オースティンで建設中の自動車・電池工場で開催した年次株主総会で語った。

マスク氏は「テキサス州オースティンへの本社移転を発表できてうれしい」と述べた。ただ「テスラがカリフォルニアから去るということではない」とし、カリフォルニア州とネバダ州の主要工場の生産を50%増加させる計画を明らかにした。

その上で、カリフォルニア州では不動産価格が上昇し、住宅購入が難しくなっていることなどに言及した。

マスク氏自身も、テキサス州の新工場や自らが率いる宇宙企業スペースXに注力するため昨年12月に同州に拠点を移した。

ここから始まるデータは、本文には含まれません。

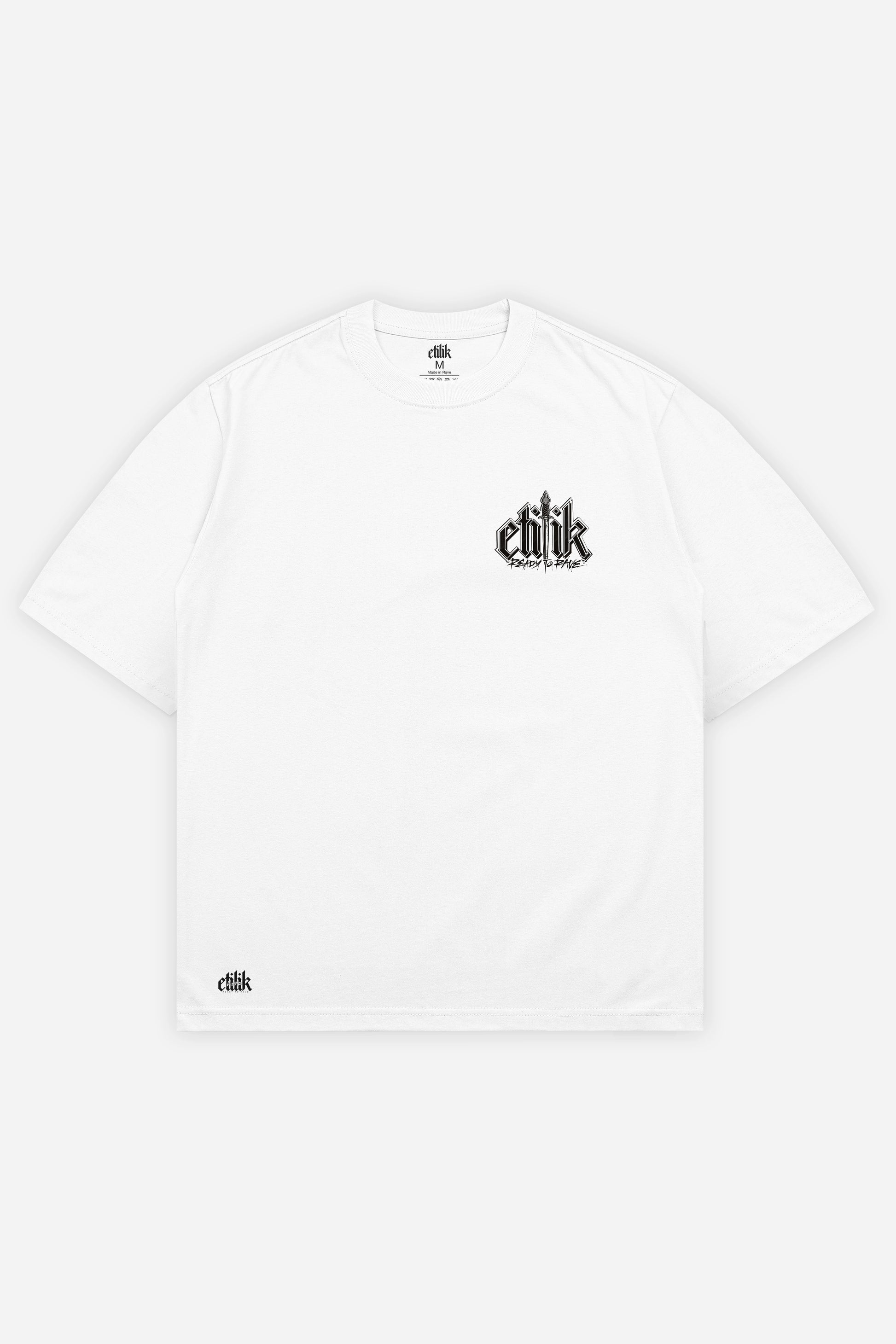 Blind $uffering White - T-shirt - Etilik Wear 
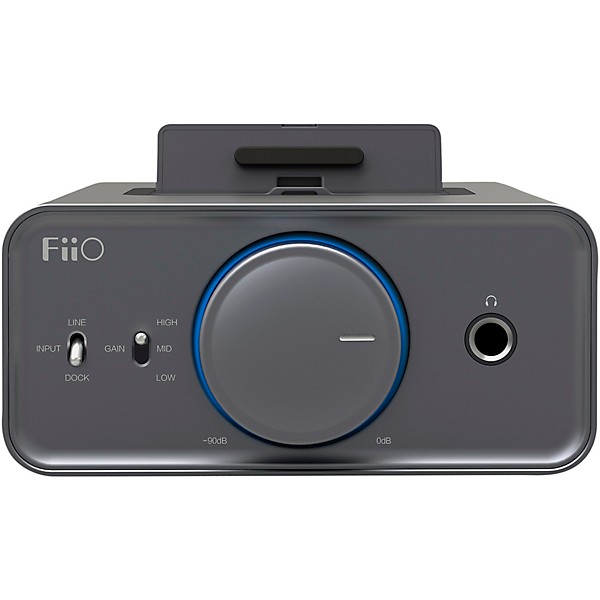 Open Box FiiO K5 Docking Headphone Amplifier/DAC Level 1 Gray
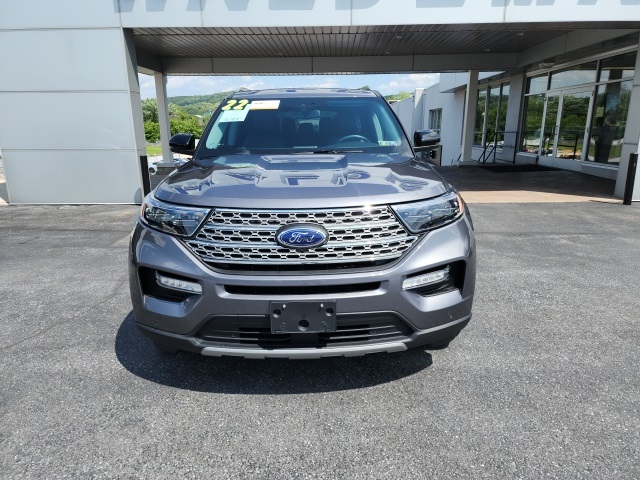 2022 Ford Explorer Limited photo 3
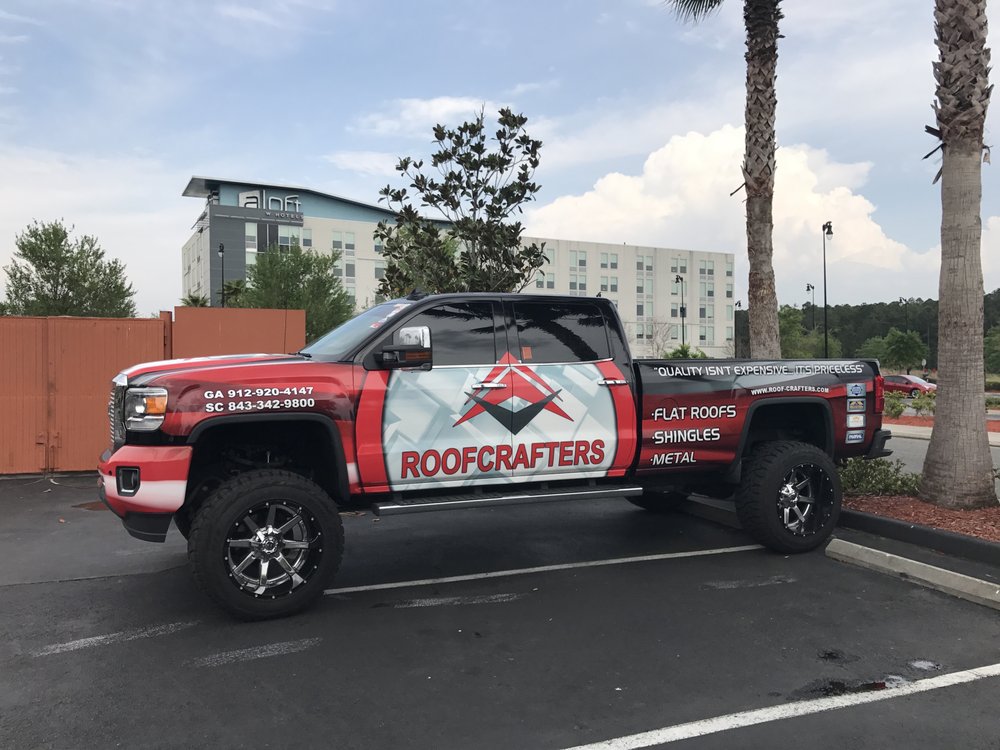 Slide of RoofCrafters Roofing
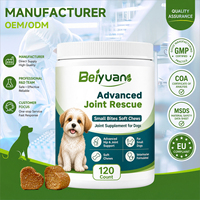 Friandises à mâcher souples pour chiens de petite taille : soutien des hanches et des articulations, santé articulaire, mobilité, confort et soins quotidiens des articulations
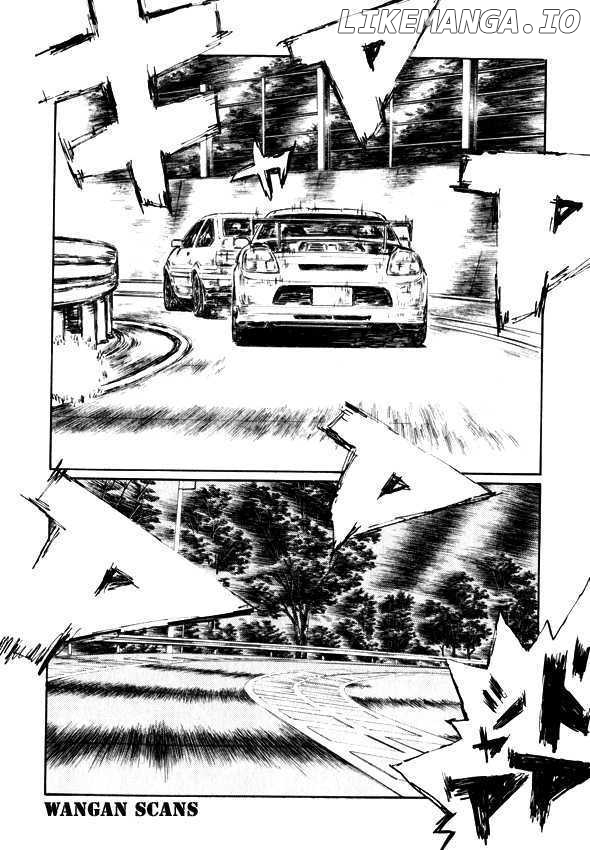 Initial D Chapter 497 - page 3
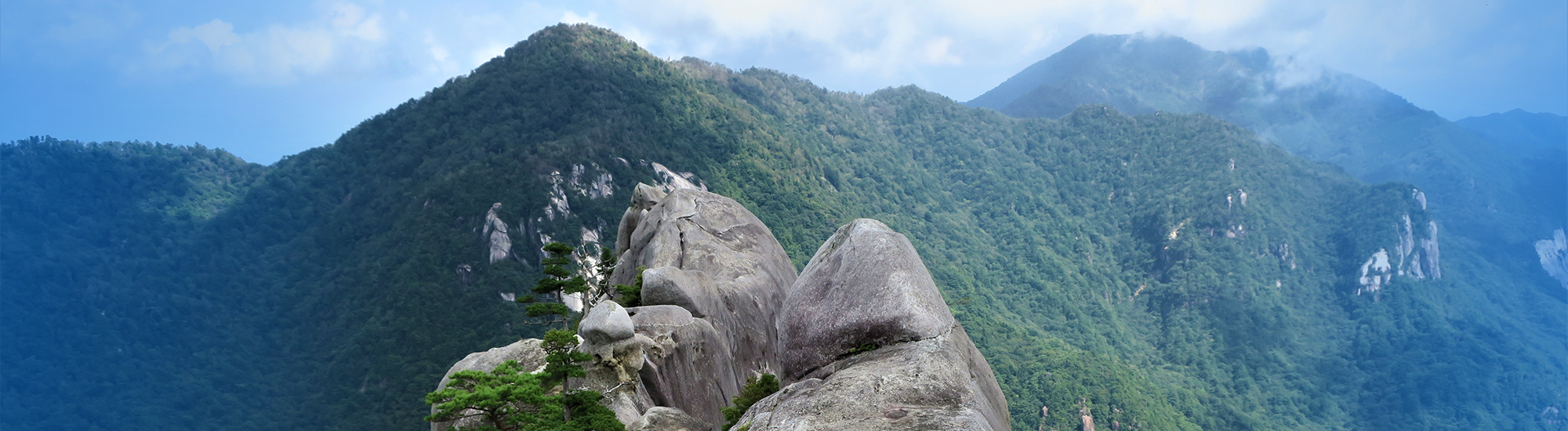 （トップ画像）大崩山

総会ではアクティビスト(物言う株主)や議決権行使助言会社からの批判にもかかわらず、取締役のキンバル・マスク、ジェームズ・マードック両氏が再選されるなど、複数の重要な提案について株主が取締役会のガイダンスに従った。

米国の議決権行使助言会社インスティテューショナル・シェアホルダー・サービシーズ(ISS)は、非執行取締役の過剰な報酬への懸念を理由に両氏を取締役に再選しないよう助言していた。

また総会では、職場でのハラスメント(嫌がらせ)や差別に関して、裁判ではなく社内で強制的に仲裁する制度の影響について調査を求める株主提案が否決された。